It wouldn't be fine.
“It’s a trap. Ione planted a bomb in his room, it’s a trap.”
Her fingers crunched through the metal around his right wrist, and his power flooded back to him, free once more.
He did not bother to take one last look around this dismal cave, they were dissolving into bubbles and light before he’d finished his sentence.
Perseus’ room was bright, marble walls and teal accents, open plan and well lit, the lights of the city out the windows and balcony, curtains still pulled open. A messy desk, a wardrobe with the door open and his crown hanging off of said open door, pictures of his friends and family everywhere.
The healer was beside the bed, Perseus had been laid on top of the covers, father by his side, but where was the bomb.
He felt it before he saw it, the flash of light, the wall of bubbles ripping out.
Had they been unaware, it would have been catastrophic.
They were not unaware.
The water hardened solid between them and it, and the force reflected backwards.
The wall behind it shattered outwards, spraying marble and brick out into the open sea.

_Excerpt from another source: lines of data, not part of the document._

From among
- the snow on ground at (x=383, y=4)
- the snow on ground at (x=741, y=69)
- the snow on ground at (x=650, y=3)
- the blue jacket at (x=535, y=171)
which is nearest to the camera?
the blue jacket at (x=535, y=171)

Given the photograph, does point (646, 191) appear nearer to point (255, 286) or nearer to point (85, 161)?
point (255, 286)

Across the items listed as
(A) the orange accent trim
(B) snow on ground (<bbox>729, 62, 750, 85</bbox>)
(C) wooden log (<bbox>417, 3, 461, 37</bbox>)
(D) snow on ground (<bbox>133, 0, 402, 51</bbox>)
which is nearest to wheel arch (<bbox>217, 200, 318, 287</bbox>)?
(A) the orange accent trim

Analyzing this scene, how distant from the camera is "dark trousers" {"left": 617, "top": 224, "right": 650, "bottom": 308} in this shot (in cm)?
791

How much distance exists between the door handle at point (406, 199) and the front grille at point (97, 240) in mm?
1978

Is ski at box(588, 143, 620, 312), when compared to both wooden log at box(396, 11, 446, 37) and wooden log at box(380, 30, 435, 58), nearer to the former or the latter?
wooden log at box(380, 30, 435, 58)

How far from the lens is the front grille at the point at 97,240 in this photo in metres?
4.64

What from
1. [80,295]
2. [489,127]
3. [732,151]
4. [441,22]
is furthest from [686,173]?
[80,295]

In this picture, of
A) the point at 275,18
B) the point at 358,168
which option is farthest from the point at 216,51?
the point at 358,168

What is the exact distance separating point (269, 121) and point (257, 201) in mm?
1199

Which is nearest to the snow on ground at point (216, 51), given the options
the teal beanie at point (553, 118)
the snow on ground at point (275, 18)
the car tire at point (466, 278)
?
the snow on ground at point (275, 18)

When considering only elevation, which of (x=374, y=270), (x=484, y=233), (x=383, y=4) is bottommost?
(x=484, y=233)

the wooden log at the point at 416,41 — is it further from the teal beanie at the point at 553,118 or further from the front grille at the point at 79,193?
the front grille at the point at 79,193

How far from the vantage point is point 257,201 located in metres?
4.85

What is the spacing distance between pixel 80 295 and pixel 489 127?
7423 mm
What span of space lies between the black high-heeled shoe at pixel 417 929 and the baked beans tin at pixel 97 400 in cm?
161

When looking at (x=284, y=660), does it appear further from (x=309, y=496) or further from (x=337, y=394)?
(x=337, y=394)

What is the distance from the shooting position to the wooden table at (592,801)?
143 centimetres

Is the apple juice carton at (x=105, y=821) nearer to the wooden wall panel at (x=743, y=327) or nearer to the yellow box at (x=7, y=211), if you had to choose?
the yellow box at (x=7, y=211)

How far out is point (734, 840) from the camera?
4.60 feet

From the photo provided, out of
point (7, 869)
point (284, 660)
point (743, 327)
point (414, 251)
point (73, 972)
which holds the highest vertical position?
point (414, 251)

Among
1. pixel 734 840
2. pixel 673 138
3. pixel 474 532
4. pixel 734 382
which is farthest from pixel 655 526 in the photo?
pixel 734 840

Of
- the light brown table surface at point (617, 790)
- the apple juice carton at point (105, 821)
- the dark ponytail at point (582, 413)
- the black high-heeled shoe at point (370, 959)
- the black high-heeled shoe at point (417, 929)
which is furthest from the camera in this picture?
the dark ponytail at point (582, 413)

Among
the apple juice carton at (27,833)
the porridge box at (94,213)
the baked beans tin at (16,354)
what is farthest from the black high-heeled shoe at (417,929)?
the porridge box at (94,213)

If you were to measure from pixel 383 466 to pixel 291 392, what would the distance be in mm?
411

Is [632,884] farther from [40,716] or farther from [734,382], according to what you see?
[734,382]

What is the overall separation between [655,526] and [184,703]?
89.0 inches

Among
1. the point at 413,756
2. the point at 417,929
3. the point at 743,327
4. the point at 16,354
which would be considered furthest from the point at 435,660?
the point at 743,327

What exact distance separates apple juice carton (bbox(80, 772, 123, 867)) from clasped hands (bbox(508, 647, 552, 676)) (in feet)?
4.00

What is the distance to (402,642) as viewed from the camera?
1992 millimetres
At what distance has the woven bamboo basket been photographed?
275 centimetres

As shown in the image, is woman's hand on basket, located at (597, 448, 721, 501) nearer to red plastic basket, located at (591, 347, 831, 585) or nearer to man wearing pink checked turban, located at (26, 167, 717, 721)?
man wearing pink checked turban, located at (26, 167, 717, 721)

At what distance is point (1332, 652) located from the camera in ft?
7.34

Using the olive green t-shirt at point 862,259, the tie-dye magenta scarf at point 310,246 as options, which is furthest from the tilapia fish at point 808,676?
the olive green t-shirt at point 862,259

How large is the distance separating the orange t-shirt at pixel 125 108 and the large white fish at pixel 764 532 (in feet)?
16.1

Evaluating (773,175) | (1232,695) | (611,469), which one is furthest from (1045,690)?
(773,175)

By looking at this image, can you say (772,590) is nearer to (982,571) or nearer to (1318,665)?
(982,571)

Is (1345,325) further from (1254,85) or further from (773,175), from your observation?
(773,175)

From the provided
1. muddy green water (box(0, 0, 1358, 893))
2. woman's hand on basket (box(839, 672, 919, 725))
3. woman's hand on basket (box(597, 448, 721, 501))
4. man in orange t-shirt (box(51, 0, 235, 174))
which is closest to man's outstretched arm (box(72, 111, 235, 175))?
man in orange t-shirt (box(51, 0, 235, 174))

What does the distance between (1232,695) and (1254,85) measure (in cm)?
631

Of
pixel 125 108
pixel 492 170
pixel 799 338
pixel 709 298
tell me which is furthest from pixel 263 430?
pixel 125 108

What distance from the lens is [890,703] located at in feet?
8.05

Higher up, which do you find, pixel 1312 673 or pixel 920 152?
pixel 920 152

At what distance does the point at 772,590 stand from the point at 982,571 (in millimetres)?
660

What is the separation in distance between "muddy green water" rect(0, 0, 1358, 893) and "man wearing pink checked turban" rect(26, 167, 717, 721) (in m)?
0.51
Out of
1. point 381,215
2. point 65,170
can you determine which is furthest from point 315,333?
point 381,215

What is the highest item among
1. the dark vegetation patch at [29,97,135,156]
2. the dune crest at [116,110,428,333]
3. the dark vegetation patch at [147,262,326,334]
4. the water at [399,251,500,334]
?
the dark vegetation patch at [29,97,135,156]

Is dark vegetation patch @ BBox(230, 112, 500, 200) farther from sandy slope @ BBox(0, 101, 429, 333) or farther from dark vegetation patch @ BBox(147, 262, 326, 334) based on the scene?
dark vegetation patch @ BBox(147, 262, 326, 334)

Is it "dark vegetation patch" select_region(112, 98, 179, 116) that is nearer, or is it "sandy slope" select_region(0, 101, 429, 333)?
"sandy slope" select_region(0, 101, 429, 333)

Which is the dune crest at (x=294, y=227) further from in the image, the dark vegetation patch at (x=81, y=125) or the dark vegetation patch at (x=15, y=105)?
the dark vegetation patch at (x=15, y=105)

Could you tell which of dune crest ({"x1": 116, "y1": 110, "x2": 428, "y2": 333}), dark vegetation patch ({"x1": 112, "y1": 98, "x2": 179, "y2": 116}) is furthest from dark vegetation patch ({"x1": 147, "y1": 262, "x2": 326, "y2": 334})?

He lowered his hands, mother doing the same almost in tandem beside him, as father reacted in horror and the healer continued to shield Perseus with his own body.
“What was that!”
“One last gift from our aunt.”
.
Triton examined the scars on his arms. They were faint, but still visible, despite the healers best efforts.
They were almost pretty, the way they spiralled around. They reminded him of the kelp fronds his friend Captain Noami had wrapping around her left arm, just without the blades or pnematocysts.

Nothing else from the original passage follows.